The overall assessment mechanism is characterized as having "hand-waving pseudo rigour" that is sensitive to "impossible-to-justify assumptions," making it highly unlikely to confidently ascribe any remaining pay disparity to sexism. The overwhelming impression is that the judges are "well-intentioned people trying to do a fundamentally impossible job".

Major Litigation and Implementation Flaws

Beyond the assessment mechanism, the sources identify four specific issues that make the implementation of ‘equal value’ rules particularly damaging in practice:

  1. Crippling Scale of Back-Pay: One critical factor making the cases so "crippling" in Britain is the generous six-year back-pay window available to victors. This liability stems from a 1990s ruling by the European Court of Justice. Critics argue that even if the principle were considered reasonable, focusing on changing future pay would be preferable to "saddling public bodies with vast liabilities for historic disparities".
  2. Persistent Market Distortions: Judicial rulings cannot alter the underlying labor market facts, such as which jobs workers deem more desirable. When an employer loses, they face two unideal choices:
    • Raise the pay of the worse-paid job, which can act as a semi-arbitrary pay subsidy paid for by the rest of society (e.g., in higher retail prices).
    • Pull down the pay of the better-paid role, often preferred by cash-strapped councils. This causes retention issues, and subsequent attempts to bridge the gap (e.g., using one-off bonuses, as Birmingham did) can "invite new equal value claims, forcing bigger payouts".
  3. Job Evaluations (JEs) as a "Shadow Payroll Tax": To mitigate the risk of lawsuits, employers may proactively run job evaluations to audit for gender discrepancies.
    • While defenders of the law argue employers simply need to improve running JEs, the ongoing expense of these audits is substantial.
    • A full, bespoke evaluation for a large employer could cost low single-digit millions initially, with hundreds of thousands in ongoing annual costs.
    • This continuous auditing functions as a "de facto payroll tax on employers", but the receipts go to HR consultants and law firms, rather than public services like schools and hospitals.
  4. Outsourcing Loophole and Entrenchment: Employers can sidestep equal value rules by outsourcing hiring. The sources note that claims primarily hit councils (like those run by Labour or SNP) that find outsourcing politically uncomfortable. This practice is deemed non-ideal because businesses make outsourcing decisions based purely on equal-pay rules. Furthermore, the government's current plan to extend equal value to cover outsourced workers would entrench the principle at a time when the author suggests it should be dialed back.
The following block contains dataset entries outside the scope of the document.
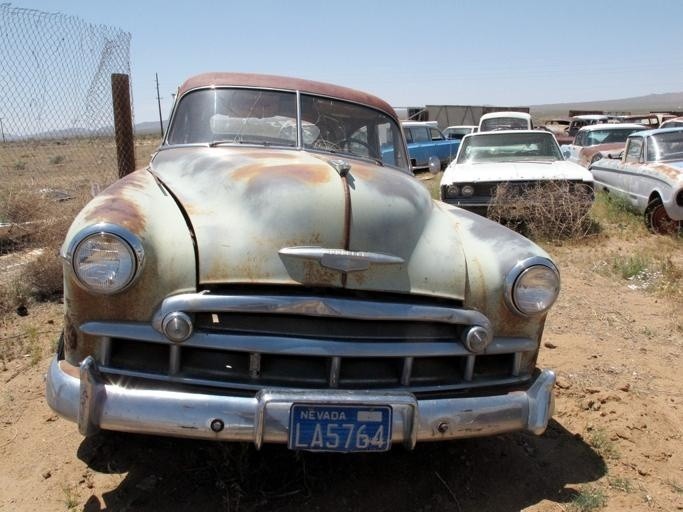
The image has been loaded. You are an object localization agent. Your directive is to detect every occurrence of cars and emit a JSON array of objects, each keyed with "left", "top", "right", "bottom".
[
  {"left": 379, "top": 119, "right": 462, "bottom": 174},
  {"left": 541, "top": 109, "right": 682, "bottom": 169},
  {"left": 438, "top": 130, "right": 594, "bottom": 224},
  {"left": 586, "top": 128, "right": 683, "bottom": 238},
  {"left": 42, "top": 69, "right": 561, "bottom": 458}
]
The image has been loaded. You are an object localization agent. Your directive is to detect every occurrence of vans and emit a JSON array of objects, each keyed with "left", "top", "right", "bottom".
[
  {"left": 443, "top": 124, "right": 480, "bottom": 142},
  {"left": 471, "top": 110, "right": 534, "bottom": 137}
]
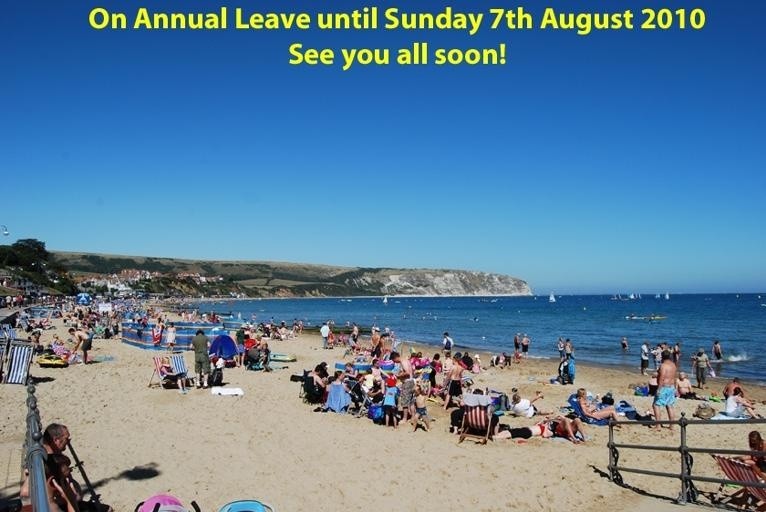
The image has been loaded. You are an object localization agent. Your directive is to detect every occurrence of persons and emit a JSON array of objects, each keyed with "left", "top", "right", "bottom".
[
  {"left": 744, "top": 454, "right": 766, "bottom": 479},
  {"left": 38, "top": 455, "right": 114, "bottom": 511},
  {"left": 736, "top": 431, "right": 766, "bottom": 461},
  {"left": 18, "top": 422, "right": 71, "bottom": 511}
]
The sources conclude that these implementation issues—especially the generous back-pay and the expense of continuous job evaluations—compound the conceptual illogic of the ‘equal value’ idea, resulting in "billion-pound city-paralysing payouts".


The flaw in the assessment mechanics can be likened to trying to measure the "value" of a painting and a sculpture using a ruler designed only for weight. You can rigorously measure eleven different attributes (like the emotional depth of the painting vs. the physical size of the sculpture), but because the measurement tools are inherently subjective, and the categories overlap, the final "score" is an arbitrary number dictated by the initial, impossible-to-justify assumption that the two pieces of art should be compared on an equal-factor basis, leading to enormous financial liabilities based on a fundamentally unstable foundation.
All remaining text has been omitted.